3 June 2025

Gold/Copper Ratio: Signals Still Point to Caution

The gold-to-copper ratio is a widely used tool for interpreting macroeconomic sentiment and anticipating potential market turning points. Let’s take a look at the situation as of early June.

Given gold’s nature as a safe-haven asset and copper’s role as an industrial metal, the price ratio between the two can provide valuable insights into investor sentiment. A high ratio (gold > copper) signals fear, risk aversion, and expectations of weak economic growth. Conversely, a low ratio (copper > gold) is typically a sign of confidence, cyclicality, and expectations of strong economic expansion.

Historically, a sharp rise in the gold-to-copper ratio has preceded recessions or major shocks (e.g., the 2008 financial crisis, the 2020 pandemic). In contrast, a sharp drop in the ratio has often signaled the start of economic recoveries or reflationary periods (e.g., post-2020 with infrastructure investment and the Chinese rebound).

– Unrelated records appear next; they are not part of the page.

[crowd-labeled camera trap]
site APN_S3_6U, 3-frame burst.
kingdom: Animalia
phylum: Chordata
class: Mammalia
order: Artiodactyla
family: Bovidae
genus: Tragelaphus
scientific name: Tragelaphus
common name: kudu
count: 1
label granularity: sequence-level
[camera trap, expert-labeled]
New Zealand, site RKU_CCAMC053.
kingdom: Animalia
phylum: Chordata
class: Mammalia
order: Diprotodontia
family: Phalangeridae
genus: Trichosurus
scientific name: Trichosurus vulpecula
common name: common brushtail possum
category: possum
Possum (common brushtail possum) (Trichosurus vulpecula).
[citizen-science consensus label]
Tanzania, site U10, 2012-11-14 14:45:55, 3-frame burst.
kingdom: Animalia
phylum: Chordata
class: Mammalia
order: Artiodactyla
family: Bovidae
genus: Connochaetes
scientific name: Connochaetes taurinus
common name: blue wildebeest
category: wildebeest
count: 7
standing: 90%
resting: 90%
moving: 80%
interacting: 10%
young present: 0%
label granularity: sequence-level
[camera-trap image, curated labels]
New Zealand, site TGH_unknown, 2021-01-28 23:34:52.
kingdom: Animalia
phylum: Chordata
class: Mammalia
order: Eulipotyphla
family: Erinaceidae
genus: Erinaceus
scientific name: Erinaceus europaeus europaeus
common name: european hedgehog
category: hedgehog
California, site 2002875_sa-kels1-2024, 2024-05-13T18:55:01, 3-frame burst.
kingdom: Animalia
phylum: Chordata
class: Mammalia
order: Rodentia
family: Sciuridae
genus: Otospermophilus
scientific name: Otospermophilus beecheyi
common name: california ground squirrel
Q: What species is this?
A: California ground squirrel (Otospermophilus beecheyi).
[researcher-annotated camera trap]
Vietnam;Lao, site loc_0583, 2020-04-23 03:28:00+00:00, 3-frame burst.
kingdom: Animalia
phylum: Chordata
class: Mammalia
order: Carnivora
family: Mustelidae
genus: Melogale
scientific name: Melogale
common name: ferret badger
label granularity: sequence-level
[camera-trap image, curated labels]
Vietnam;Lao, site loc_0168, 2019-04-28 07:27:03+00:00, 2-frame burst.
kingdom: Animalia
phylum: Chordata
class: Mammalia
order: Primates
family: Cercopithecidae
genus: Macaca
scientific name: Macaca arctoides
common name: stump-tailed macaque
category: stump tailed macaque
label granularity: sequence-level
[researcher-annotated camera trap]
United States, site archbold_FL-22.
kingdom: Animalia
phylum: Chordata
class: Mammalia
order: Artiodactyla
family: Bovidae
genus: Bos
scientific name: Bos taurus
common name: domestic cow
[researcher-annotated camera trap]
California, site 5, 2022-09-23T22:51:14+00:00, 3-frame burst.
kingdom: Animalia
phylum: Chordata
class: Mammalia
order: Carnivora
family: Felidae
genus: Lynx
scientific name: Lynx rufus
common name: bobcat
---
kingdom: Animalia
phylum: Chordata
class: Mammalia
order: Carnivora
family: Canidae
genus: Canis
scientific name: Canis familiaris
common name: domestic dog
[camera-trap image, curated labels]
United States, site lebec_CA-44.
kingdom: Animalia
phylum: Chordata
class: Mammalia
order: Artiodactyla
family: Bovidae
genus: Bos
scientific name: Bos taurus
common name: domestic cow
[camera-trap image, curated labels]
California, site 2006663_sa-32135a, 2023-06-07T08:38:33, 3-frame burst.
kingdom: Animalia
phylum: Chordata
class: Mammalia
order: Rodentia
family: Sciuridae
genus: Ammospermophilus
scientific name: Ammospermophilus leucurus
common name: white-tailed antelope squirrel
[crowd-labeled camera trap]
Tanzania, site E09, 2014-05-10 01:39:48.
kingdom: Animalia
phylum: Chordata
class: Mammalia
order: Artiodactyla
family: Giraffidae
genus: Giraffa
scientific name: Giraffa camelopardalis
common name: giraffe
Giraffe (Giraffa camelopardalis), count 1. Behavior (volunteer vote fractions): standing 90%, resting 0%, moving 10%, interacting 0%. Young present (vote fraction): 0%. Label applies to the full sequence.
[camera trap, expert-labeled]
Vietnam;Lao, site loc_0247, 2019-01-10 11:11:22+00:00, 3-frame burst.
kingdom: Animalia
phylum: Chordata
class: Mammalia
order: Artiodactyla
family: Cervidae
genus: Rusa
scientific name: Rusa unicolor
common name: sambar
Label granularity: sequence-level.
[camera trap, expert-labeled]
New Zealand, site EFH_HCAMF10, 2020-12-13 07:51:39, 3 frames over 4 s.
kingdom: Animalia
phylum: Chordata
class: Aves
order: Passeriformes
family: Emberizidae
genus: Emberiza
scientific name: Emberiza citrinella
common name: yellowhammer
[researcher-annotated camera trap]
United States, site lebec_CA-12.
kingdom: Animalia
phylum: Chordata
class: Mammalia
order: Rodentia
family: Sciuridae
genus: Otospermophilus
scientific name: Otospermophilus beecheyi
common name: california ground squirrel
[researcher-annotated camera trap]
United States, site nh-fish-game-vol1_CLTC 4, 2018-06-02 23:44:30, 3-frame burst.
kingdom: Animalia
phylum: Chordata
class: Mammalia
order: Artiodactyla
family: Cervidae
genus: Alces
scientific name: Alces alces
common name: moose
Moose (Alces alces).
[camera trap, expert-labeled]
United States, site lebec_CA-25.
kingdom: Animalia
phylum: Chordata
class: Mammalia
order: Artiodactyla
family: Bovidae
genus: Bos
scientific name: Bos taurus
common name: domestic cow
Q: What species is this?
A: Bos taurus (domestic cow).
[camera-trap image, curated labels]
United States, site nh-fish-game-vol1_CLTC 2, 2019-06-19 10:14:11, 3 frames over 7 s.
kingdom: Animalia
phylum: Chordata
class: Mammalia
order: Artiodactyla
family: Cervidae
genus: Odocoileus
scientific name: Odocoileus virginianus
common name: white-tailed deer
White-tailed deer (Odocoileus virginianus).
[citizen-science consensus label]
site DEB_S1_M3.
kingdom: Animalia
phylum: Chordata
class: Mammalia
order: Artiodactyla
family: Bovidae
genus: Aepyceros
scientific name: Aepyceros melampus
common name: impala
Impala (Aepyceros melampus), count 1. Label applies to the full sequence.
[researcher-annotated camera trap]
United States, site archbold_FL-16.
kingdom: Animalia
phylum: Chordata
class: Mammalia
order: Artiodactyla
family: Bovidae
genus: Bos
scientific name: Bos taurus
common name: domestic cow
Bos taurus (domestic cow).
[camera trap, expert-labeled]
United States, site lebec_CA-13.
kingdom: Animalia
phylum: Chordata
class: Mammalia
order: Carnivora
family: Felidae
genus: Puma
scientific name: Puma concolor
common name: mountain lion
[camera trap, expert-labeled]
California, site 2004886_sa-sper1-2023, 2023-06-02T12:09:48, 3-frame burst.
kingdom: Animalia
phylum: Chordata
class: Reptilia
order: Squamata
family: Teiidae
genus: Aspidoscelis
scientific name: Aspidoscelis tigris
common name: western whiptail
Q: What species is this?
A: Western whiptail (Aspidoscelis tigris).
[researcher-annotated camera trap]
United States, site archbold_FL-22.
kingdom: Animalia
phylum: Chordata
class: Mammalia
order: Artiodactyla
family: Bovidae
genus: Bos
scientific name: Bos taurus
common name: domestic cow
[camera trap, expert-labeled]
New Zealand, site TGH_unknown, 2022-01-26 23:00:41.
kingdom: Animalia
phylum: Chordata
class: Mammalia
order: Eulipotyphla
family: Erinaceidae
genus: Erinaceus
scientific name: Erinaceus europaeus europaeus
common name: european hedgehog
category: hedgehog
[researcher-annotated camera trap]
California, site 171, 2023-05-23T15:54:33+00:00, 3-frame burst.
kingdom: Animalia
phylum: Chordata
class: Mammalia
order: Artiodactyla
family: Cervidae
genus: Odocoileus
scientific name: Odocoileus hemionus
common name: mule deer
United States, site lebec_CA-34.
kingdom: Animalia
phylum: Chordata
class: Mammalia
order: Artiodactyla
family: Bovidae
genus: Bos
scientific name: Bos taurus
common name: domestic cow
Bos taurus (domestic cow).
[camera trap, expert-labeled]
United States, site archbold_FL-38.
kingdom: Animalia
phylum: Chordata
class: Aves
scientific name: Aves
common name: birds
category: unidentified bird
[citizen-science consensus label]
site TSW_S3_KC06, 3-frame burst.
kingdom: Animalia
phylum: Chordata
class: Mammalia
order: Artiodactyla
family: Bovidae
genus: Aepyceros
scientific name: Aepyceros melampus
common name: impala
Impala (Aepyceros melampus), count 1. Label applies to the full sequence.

Now that we’ve outlined the potential of this indicator, let’s examine the current situation as of early June.

In the chart above, we’ve plotted the strength ratio between gold futures and copper futures. The trend is quite clear: after a period of weakness in the first quarter, the indicator spiked sharply around Trump’s “Liberation Day” and is now hovering near 12-month highs.

The takeaway is that market sentiment remains cautious. Moreover, the elevated levels of the ratio continue to suggest a risk of a potential recessionary phase in the coming months.